Collected data:
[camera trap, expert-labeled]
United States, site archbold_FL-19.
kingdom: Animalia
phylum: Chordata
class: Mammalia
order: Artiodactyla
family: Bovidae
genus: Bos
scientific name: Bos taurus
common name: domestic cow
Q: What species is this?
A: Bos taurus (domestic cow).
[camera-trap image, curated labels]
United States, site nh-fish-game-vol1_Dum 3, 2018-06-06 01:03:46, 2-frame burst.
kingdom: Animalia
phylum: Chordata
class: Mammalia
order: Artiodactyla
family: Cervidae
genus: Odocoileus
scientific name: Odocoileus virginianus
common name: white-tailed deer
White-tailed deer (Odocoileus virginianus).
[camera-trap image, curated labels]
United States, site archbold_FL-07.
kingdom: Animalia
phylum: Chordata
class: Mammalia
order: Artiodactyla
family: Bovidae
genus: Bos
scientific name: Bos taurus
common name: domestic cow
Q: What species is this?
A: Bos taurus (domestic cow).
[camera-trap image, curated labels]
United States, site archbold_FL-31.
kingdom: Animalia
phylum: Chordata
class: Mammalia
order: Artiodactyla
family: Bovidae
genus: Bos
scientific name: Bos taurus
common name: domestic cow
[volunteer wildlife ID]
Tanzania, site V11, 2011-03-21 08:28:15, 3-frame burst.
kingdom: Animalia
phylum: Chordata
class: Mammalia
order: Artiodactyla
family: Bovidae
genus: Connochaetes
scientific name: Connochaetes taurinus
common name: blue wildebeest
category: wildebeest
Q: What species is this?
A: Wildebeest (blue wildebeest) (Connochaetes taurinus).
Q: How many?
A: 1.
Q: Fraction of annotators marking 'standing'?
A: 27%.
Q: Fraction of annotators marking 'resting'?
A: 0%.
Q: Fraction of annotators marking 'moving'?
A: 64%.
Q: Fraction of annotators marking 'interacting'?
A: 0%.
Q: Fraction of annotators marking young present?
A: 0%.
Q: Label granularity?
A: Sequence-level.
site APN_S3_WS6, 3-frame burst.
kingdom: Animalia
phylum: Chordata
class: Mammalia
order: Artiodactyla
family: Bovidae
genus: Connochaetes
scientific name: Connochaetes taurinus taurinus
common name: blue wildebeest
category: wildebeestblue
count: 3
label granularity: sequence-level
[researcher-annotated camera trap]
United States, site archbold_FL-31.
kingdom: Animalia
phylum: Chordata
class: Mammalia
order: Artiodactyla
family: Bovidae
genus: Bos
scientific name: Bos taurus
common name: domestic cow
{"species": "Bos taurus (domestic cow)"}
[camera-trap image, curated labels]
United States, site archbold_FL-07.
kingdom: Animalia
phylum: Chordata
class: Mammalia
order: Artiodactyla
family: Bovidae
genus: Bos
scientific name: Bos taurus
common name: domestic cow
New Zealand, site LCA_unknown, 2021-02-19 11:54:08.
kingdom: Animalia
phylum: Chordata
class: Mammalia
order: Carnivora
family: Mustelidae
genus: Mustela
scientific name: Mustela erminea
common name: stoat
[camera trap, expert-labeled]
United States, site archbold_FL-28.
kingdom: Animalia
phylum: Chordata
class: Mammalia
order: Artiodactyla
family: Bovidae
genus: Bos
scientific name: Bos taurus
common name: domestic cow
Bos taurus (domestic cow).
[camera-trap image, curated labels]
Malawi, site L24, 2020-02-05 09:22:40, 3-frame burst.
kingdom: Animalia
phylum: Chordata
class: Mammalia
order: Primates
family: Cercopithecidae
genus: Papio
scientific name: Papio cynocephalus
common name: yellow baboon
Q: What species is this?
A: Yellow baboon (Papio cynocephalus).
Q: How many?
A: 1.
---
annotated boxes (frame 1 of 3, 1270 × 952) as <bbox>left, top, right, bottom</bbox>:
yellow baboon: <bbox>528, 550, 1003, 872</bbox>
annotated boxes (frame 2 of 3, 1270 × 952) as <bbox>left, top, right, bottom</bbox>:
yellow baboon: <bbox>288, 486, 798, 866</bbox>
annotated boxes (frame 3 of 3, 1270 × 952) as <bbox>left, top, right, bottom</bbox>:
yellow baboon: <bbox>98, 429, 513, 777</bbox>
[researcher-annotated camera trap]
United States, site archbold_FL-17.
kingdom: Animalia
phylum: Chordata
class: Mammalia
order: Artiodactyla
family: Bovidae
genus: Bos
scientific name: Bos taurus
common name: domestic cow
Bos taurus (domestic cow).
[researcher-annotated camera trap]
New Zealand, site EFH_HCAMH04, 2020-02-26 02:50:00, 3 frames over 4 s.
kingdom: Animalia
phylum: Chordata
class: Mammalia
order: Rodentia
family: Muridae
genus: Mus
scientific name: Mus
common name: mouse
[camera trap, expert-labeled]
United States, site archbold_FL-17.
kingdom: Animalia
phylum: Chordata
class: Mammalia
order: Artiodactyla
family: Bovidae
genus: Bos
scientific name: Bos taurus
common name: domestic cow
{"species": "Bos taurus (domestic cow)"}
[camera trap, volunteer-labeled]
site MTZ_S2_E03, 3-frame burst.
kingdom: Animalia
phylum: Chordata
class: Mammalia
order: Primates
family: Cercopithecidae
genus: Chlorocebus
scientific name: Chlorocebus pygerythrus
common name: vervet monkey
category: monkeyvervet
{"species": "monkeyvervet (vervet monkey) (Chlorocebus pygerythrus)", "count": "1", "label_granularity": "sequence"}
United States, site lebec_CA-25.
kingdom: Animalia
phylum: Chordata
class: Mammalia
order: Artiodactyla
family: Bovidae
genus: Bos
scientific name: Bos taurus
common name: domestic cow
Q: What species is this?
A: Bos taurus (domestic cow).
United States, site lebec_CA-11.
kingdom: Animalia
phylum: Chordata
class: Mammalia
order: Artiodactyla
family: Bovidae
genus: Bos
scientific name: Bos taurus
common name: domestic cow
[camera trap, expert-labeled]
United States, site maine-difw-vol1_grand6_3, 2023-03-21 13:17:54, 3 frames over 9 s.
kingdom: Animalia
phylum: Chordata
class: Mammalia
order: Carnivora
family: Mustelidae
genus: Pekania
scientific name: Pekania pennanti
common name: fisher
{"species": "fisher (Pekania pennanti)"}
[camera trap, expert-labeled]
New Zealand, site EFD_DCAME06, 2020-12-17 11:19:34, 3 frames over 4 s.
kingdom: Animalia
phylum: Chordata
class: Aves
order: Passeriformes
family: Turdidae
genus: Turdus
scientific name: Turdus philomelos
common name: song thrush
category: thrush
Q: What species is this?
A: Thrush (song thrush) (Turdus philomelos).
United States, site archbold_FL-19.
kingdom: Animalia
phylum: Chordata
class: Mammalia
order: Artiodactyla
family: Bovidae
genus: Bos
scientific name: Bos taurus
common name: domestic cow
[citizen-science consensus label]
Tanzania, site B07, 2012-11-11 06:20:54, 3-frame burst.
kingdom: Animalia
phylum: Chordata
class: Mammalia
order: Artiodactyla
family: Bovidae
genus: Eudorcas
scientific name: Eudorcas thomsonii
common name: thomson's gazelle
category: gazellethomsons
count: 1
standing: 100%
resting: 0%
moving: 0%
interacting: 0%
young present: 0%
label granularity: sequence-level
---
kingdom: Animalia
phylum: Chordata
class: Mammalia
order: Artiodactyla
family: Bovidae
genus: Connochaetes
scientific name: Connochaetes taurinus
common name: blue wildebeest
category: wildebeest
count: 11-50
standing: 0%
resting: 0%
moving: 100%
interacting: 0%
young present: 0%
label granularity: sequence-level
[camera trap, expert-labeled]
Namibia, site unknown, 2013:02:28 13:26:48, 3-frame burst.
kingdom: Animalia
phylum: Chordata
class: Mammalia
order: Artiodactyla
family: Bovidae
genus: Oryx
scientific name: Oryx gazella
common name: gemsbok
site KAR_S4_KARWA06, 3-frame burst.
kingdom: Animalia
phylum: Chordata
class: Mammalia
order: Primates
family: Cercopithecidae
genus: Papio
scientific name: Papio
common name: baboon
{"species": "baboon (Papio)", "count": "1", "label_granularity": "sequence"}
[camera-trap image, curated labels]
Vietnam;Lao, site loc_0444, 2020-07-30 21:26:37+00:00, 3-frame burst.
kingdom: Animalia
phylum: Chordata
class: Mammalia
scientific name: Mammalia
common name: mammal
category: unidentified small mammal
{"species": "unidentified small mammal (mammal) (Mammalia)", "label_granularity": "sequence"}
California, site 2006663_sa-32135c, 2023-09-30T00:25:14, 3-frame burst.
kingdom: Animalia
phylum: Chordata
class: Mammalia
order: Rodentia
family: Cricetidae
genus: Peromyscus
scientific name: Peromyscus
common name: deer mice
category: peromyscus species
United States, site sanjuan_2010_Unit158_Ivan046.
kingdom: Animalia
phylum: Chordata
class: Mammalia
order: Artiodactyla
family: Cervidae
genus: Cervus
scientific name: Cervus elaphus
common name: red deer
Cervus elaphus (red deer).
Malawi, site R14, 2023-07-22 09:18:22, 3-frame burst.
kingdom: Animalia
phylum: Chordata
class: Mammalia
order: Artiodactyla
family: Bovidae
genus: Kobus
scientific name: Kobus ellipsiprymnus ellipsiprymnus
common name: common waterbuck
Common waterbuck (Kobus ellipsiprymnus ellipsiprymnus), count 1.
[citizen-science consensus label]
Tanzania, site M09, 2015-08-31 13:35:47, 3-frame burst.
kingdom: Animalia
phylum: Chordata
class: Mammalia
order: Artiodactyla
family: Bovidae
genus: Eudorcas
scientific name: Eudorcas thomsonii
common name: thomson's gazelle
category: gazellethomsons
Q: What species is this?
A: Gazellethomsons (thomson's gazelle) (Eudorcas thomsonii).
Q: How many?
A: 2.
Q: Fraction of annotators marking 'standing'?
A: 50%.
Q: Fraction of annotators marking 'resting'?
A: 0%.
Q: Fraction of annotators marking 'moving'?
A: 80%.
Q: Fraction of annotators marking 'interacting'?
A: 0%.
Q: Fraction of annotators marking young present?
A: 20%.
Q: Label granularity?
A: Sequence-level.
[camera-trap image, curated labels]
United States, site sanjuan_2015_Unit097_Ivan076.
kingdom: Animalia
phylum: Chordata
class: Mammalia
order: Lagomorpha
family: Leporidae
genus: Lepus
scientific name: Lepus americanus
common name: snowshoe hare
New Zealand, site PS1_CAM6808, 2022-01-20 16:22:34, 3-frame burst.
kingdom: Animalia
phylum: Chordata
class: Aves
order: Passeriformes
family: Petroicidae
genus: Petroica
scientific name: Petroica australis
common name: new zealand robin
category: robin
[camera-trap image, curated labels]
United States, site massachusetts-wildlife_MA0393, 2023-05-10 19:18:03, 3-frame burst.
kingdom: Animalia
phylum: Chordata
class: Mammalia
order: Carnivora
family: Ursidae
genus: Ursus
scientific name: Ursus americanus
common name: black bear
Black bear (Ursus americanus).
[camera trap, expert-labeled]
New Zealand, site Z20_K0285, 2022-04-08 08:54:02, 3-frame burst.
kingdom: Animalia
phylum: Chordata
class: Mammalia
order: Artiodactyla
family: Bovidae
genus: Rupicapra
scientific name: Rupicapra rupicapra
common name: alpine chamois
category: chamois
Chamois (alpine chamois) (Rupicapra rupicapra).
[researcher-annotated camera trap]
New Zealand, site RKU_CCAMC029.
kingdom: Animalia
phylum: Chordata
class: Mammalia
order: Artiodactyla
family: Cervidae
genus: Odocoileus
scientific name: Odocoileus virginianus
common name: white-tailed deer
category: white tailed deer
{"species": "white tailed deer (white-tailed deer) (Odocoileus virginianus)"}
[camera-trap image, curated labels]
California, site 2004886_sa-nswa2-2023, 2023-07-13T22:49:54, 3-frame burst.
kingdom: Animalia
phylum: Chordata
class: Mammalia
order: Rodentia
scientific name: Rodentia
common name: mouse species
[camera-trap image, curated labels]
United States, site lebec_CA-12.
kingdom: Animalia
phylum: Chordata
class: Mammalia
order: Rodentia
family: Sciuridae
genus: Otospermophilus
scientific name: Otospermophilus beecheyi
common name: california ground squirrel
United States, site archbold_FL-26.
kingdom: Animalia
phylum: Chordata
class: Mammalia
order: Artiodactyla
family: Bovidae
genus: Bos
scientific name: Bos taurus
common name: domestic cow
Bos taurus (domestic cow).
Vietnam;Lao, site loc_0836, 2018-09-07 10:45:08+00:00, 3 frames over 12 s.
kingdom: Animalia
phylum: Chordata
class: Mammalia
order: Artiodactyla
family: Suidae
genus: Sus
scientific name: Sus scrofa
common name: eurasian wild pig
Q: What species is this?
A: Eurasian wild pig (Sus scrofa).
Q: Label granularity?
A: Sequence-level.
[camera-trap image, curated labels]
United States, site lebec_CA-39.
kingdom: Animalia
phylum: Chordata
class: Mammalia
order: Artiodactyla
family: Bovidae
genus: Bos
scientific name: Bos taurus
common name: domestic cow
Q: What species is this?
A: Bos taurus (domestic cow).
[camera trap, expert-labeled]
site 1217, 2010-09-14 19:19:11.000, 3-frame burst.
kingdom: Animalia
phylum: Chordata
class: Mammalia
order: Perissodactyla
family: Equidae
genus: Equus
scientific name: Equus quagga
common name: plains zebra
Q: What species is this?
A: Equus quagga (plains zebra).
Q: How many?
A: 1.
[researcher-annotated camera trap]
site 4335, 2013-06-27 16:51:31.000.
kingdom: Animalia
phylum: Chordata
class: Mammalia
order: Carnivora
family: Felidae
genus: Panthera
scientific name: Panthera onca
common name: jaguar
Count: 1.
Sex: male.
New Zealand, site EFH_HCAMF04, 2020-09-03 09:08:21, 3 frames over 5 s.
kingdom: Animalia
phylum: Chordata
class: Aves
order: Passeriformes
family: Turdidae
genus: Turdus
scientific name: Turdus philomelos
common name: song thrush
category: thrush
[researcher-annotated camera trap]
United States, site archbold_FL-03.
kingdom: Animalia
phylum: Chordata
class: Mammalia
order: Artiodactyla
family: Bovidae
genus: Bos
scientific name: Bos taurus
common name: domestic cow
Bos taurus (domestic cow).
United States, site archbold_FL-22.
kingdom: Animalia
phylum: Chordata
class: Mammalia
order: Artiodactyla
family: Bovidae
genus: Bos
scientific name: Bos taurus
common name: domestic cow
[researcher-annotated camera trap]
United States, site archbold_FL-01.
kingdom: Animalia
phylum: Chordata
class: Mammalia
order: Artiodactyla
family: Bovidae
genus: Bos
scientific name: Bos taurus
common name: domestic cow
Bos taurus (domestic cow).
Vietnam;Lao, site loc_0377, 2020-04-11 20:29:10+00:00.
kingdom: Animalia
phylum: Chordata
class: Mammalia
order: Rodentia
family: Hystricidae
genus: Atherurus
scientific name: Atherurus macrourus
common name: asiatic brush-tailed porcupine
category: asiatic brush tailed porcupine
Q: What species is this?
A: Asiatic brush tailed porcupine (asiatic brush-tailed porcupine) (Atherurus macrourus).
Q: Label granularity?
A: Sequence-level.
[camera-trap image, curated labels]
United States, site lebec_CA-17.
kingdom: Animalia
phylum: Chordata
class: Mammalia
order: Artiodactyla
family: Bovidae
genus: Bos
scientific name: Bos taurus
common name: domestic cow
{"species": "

■ Exercise requirements
In the data above, which lines lie between the line with "category: unidentified small mammal" and the line with "scientific name: Cervus elaphus", inclusive? Print those lines exactly and nothing else.

■ Exercise answer
category: unidentified small mammal
{"species": "unidentified small mammal (mammal) (Mammalia)", "label_granularity": "sequence"}
California, site 2006663_sa-32135c, 2023-09-30T00:25:14, 3-frame burst.
kingdom: Animalia
phylum: Chordata
class: Mammalia
order: Rodentia
family: Cricetidae
genus: Peromyscus
scientific name: Peromyscus
common name: deer mice
category: peromyscus species
United States, site sanjuan_2010_Unit158_Ivan046.
kingdom: Animalia
phylum: Chordata
class: Mammalia
order: Artiodactyla
family: Cervidae
genus: Cervus
scientific name: Cervus elaphus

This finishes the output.